Sokak köpeklerinin bile hakkı savunulurken (ki savunulsun, onlara eziyet etmek de zulümdür), karısı tarafından aldatılan erkeklerin veya kocası tarafından aldatılan kadınların hiç bir hakkı yok. Kendisini aldatan karısını boşayan erkekler de ömür boyu nafaka ödemeye mahkum edilerek zulüm üstüne zulüm işleniyor. Evine geldiğinde karısını yabancı bir erkekle yatakta yakalayan bir koca o öfke ile karısına ve zinâkâr erkeğe bir kaç tokat veya yumruk vurdu diye suçlu sayılıyor, senin bunlara vurma hakkın yoktur, denilerek tutuklanıp hapse atılıyor ama kocasını aldatan o kadın ile zinâkâr olan o erkeğe bir şey yapılmıyor.
Ve bütün bunlar İslâm’ı yavaş yavaş getirecekler denilenlerin hüküm sürdükleri bir devirde oluyor.
İslâm’ı anlatmaya çalışan hocalar hakkında hemen soruşturmalar açılırken peygamberin sünnetlerini reddeden, onlarla alay eden hattâ Kur’an’a bile “bu Allah’ın kelâmı olamaz” diyen ilâhiyatçılar alabildiğince serbestler. Devletin üniversitelerinde gençleri zehirlemeye devam ediyorlar. Ama onlar hakkında hiç bir soruşturma açılmadığı gibi görevden de alınmıyorlar. Öyle görünüyor ki, “14 asır önceki İslâm’ı bugün uygulayamazsınız, İslâm güncellenmelidir” diyenler böyle ilâhiyatçıların önünü açarak İslâm’ı bunlarla güncellemeye çalışıyorlar.
Ey saftirik müslümanlar(!). Ne dersiniz, İslâm yavaş yavaş getiriliyor mu yoksa yavaş yavaş götürülüyor mu?
Kafalarınızı ellerinizin arasına alarak biraz tefekkür edip kendinize gelerek İslâm’a teslim mi olacaksınız YOKSA KÜFÜR SİSTEMİNİ VE TÂĞUTLARI DESTEKLEMEYE DEVAM MI EDECEKSİNİZ?
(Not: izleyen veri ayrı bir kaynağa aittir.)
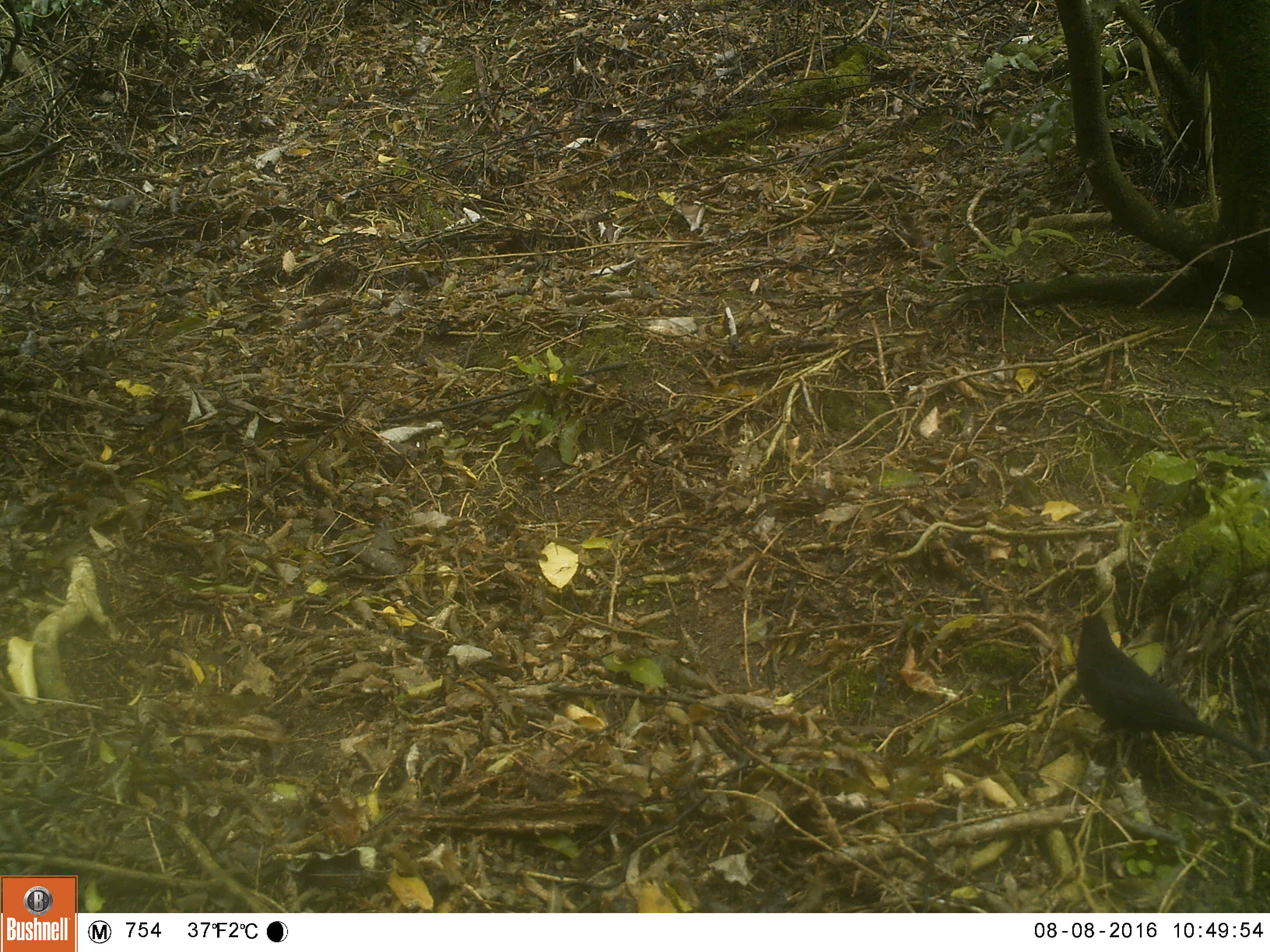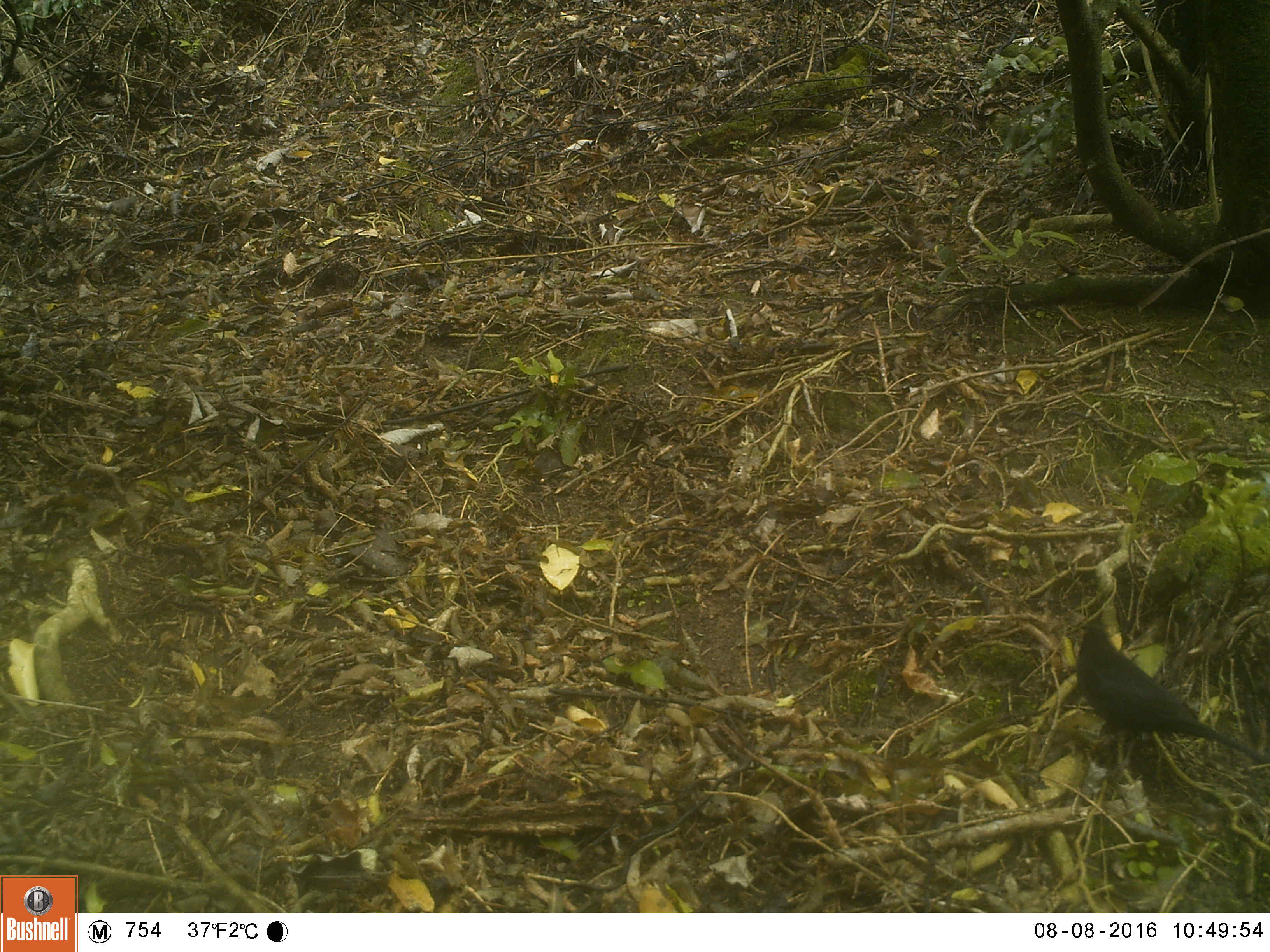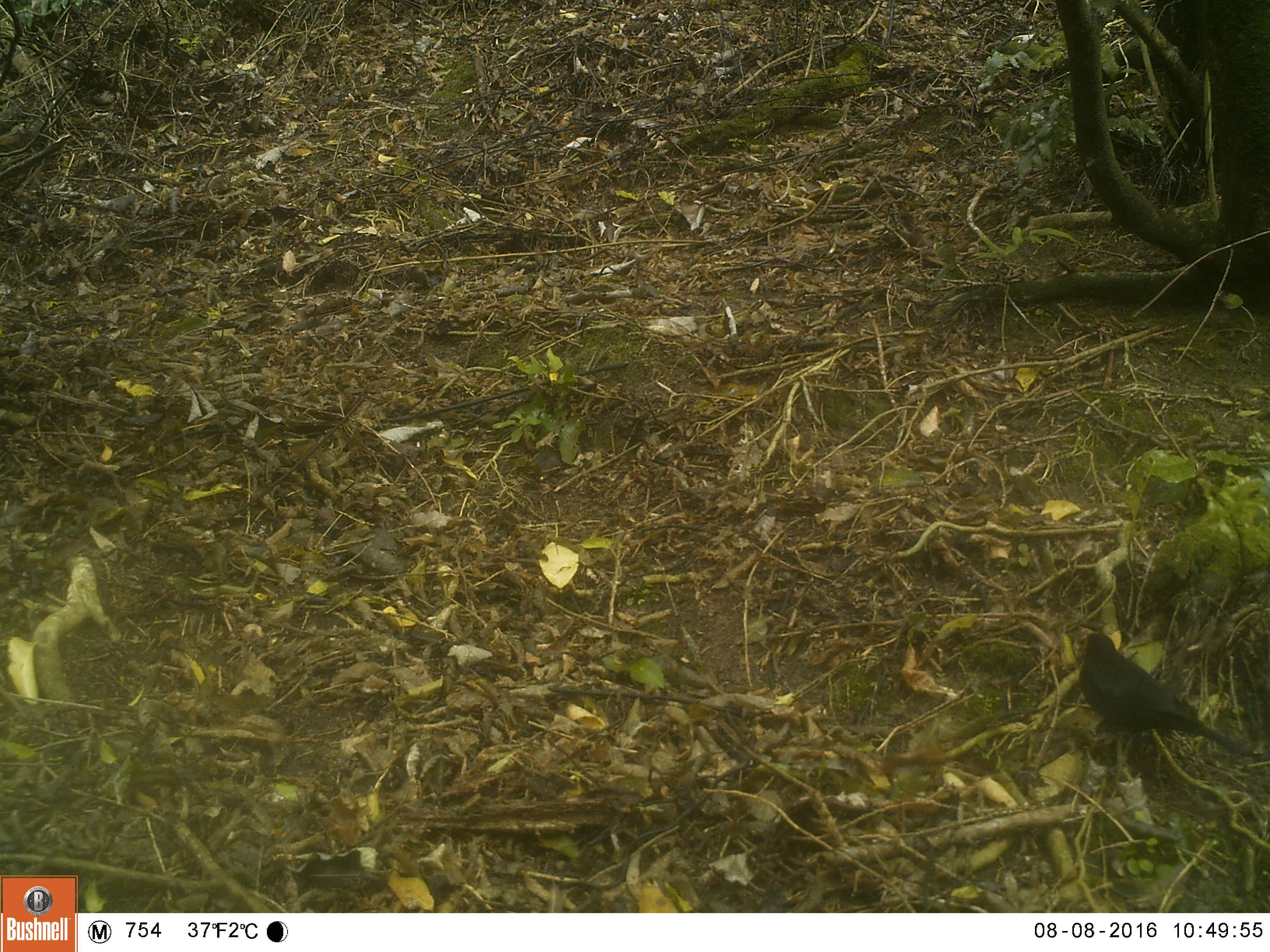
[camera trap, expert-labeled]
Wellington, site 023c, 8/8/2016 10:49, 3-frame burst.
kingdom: Animalia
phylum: Chordata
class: Aves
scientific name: Aves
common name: bird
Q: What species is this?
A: Bird (Aves).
Ben bu soruları sorunca çoklarının şu soruyu soracaklarını da adım gibi biliyorum:
“Ya ne yapalım?”
Müslüman kalın yâhu, müslüman kalın ve ancak müslümanlar olarak ölerek Rabbinizin huzuruna varın.
Tıpkı Allah’ın şu âyetinde bildirdiği gibi:
يَٓا اَيُّهَا الَّذٖينَ اٰمَنُوا اتَّقُوا اللّٰهَ حَقَّ تُقَاتِهٖ وَلَا تَمُوتُنَّ اِلَّا وَاَنْتُمْ مُسْلِمُونَ
“Ey iman edenler! Allah’tan gereği gibi sakının ve ancak Müslümanlar olarak ölün.”